From nice to have to table stakes
Interestingly, when things like visibility and telemetry move from nice to have to table stakes, it changes a lot of industry dynamics. For years, the larger players have existed alongside smaller companies whose offerings were primarily aimed at making the networking mainstays better. When these become critical pieces to a functional network, it might upset this balance a bit.
We have already seen the major vendors add some of this functionality into their baseline products. Expect to see more of this. After all, if something is a table stake, it simply cannot be left to someone else to include.
This will actually create follow-on effects in the rest of the industry.

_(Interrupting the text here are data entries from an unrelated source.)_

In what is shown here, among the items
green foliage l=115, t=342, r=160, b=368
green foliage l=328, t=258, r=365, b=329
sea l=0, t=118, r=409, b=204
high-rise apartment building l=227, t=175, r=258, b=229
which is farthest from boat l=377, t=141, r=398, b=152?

If, for instance, analytics are bundled with the baseline networking products, how will they be priced? In a commoditizing space, it seems difficult to license these separately over the long haul. And as these get rolled in as baseline features, what will the market tolerate for third-party pricing?

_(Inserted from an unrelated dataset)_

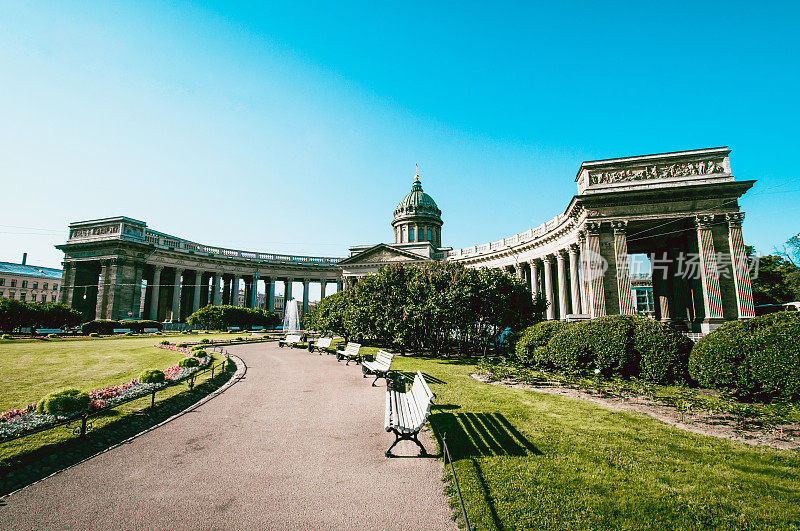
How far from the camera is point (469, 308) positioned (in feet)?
62.5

And this is all before we consider the role that cloud plays in these dynamics.
The role of partners
The shift from networks to networking also changes the role of channel partners. When the game was about the devices, the channel partners played a critical and lucrative part in making deals happen. When the emphasis shifts to operations, the opportunity for the channel changes.
The measure of a good partner will no longer be about vendor relationships and hardware pricing. Rather, a channel partner will differentiate based on their ability to offer support, services, and assistance with the migration towards next-generation operating practices. 

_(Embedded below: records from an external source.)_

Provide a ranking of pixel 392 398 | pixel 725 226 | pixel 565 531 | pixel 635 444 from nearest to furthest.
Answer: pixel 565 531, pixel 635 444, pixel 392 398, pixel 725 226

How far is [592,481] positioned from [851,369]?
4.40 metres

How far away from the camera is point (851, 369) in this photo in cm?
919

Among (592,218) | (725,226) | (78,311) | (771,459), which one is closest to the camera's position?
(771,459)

The smart channel partners have seen this writing on the wall for years. They have been adding software skills to their practices so that they can address the oncoming deluge of automation requests. Those that are caught flat-footed will find that they simply don’t add the value to justify any kind of premium, and they stand to be disintermediated as additional channels arise (especially with ODMs and systems integrators trying to move into this space).
What happens to sticky?
A nice knock-on effect to all of this is that the whole notion of sticky changes. In a world of protocols, patents provide a great way to make sure that your stuff is sticky. When everything moves to a smaller baseline set of protocols, all of which are open standard, sticky changes.
Sticky ought to be more about how well a vendor or partner understands your operational practices. Sticky ought to focus on the workflows and the tools and the integrations that power the people behind the network. Sticky ought to have some notion of understanding how IT supports or even drives the business. The context that surrounds why the network exists is more important than the context that determines how the wires are cabled. And in the new world order, that will be the kind of sticky that benefits everyone.
The bottom line
We are in the middle of a change. It’s not just a technology change. It’s a fundamental evolution beyond the boxes that define the infrastructure. The practice of networking is what needs help now. 
This change might seem subtle but it is going to alter forever how each of us acts. The things we think are important are already changing. How we interact with each other will change. Who we invite to the meetings will change. And how we ultimately make decisions will change. 
This means that the future will be defined less by the devices and more by all the things that surround those devices. Support and services have to evolve rapidly. Failure to make this change will lead to companies becoming basically irrelevant going forward. Not everyone survives evolution. Its kind of the purpose of evolution.